U.S. Treasury yields fell on early Tuesday’s trade as U.S. equities looked to extend their torrid selloff of last week, bolstering demand for haven assets ahead of a rush of debt issuance.
The bond market was closed in observance of the Labor Day holiday on Monday.
What are Treasurys doing?
The 10-year Treasury note yield TMUBMUSD10Y, 0.667% fell 4.8 basis points to 0.675%, while the 2-year note rate TMUBMUSD02Y, 0.136% edged 1.2 basis point down to 0.139%. The 30-year bond yield TMUBMUSD30Y, 1.390% tumbled 6.3 basis points to 1.409%. Bond prices move in the opposite direction of yields.
What’s driving Treasurys?
Equities were on the backfoot before the opening bell, with the Nasdaq Composite COMP, -2.69% poised for a sharp drop at the start of trading. Technology stocks have given up a chunk of gains since last week after an impressive run-up since its March lows during which they led the broader market higher.
The ensuing bid for safe-haven assets helped to balance the usual bearish dynamics during a supply-heavy week. The Treasury Department is set to unload another round of record-tying auctions this week, with $98 billion of coupon-bearing debt set to hit investors starting from Tuesday’s $50 billion auction for 3-year notes in the afternoon.
No major U.S. economic data is due Tuesday, with most of the key data including consumer price numbers for August set for release at the end of the week.
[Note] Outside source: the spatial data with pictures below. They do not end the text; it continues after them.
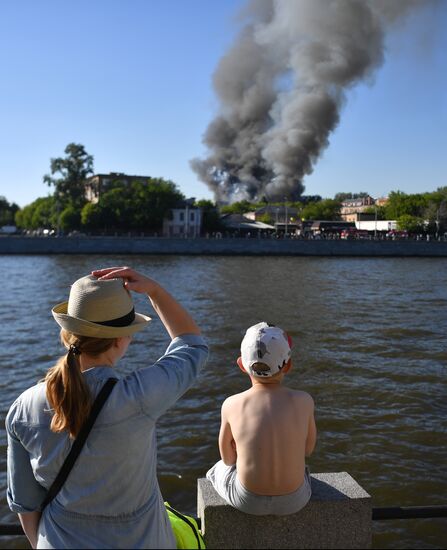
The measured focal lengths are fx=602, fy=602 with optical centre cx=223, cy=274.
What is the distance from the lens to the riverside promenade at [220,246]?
58.9 metres

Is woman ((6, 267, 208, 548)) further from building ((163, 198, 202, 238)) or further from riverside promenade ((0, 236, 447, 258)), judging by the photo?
building ((163, 198, 202, 238))

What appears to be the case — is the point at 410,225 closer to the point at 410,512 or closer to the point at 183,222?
the point at 183,222

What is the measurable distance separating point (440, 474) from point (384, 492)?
816 mm

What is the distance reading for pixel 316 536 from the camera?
262 cm

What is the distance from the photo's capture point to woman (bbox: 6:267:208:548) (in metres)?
1.76

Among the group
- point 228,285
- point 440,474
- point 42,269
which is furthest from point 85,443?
point 42,269

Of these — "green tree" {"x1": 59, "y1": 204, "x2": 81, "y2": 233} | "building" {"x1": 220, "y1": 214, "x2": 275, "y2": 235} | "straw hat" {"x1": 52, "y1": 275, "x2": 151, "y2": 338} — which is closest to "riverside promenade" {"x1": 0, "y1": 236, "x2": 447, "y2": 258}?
"green tree" {"x1": 59, "y1": 204, "x2": 81, "y2": 233}

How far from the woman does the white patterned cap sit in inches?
22.6

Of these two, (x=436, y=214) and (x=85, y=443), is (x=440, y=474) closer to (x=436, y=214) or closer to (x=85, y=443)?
(x=85, y=443)

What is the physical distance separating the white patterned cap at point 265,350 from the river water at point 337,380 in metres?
3.35

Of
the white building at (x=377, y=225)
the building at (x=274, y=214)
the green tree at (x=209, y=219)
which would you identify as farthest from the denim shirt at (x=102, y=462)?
the building at (x=274, y=214)

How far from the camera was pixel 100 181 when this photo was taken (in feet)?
302

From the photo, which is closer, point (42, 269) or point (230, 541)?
point (230, 541)

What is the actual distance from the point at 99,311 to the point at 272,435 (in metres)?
1.06
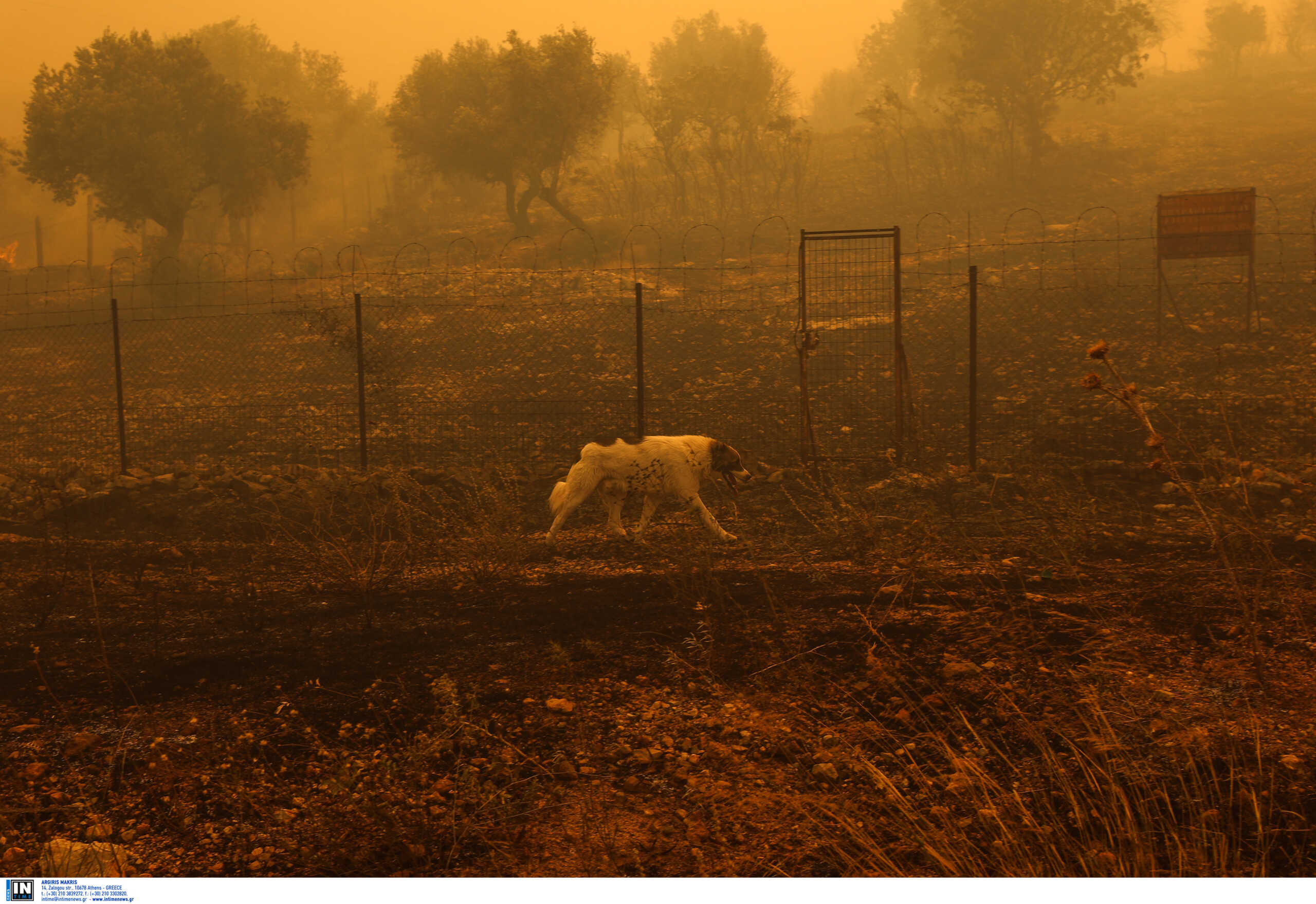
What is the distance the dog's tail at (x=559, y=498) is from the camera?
7.18 meters

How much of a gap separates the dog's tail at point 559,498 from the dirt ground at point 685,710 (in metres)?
0.45

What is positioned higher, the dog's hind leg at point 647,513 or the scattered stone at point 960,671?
the dog's hind leg at point 647,513

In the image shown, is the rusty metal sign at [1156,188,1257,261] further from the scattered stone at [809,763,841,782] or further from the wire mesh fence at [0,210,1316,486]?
the scattered stone at [809,763,841,782]

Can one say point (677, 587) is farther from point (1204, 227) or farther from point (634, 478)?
point (1204, 227)

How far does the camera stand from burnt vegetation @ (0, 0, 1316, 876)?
3211 mm

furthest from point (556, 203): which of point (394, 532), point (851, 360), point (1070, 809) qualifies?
point (1070, 809)

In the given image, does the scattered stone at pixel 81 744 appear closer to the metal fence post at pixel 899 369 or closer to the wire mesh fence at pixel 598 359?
the wire mesh fence at pixel 598 359

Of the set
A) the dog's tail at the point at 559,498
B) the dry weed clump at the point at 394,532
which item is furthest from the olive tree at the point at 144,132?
the dog's tail at the point at 559,498

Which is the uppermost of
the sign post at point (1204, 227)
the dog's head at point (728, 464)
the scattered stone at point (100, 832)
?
the sign post at point (1204, 227)

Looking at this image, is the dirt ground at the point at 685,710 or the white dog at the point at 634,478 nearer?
the dirt ground at the point at 685,710

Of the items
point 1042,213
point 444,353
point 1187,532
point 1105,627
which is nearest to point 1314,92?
point 1042,213

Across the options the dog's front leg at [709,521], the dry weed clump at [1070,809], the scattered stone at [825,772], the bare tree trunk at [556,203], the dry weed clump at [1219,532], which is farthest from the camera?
the bare tree trunk at [556,203]

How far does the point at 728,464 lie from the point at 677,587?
200 cm

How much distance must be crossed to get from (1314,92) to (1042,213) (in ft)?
67.8
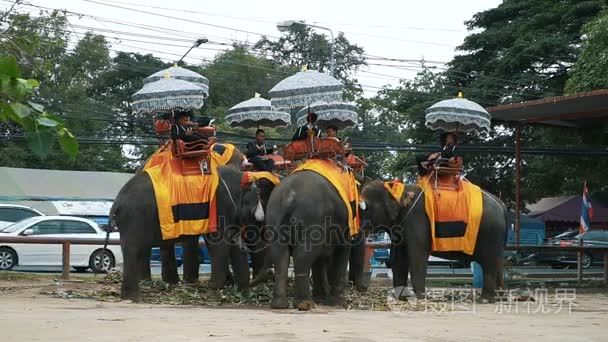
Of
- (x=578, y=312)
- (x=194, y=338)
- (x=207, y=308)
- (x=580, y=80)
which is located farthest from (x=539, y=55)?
(x=194, y=338)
The NFIB Small Business Optimism Index came in at 100.2 in August, rising slightly from July’s 98.8 reading.
What did market participants’ say?
“Treasuries have been underpinned with a global ‘risk-off’ tone on continued stock weakness,” said Justin Lederer, an interest-rate strategist at Cantor Fitzgerald.
“For the 3 year we expect decent demand for the issue given the current market tone, Friday’s back-up … and overall expectations for the Fed to remain accommodative,” said Lederer.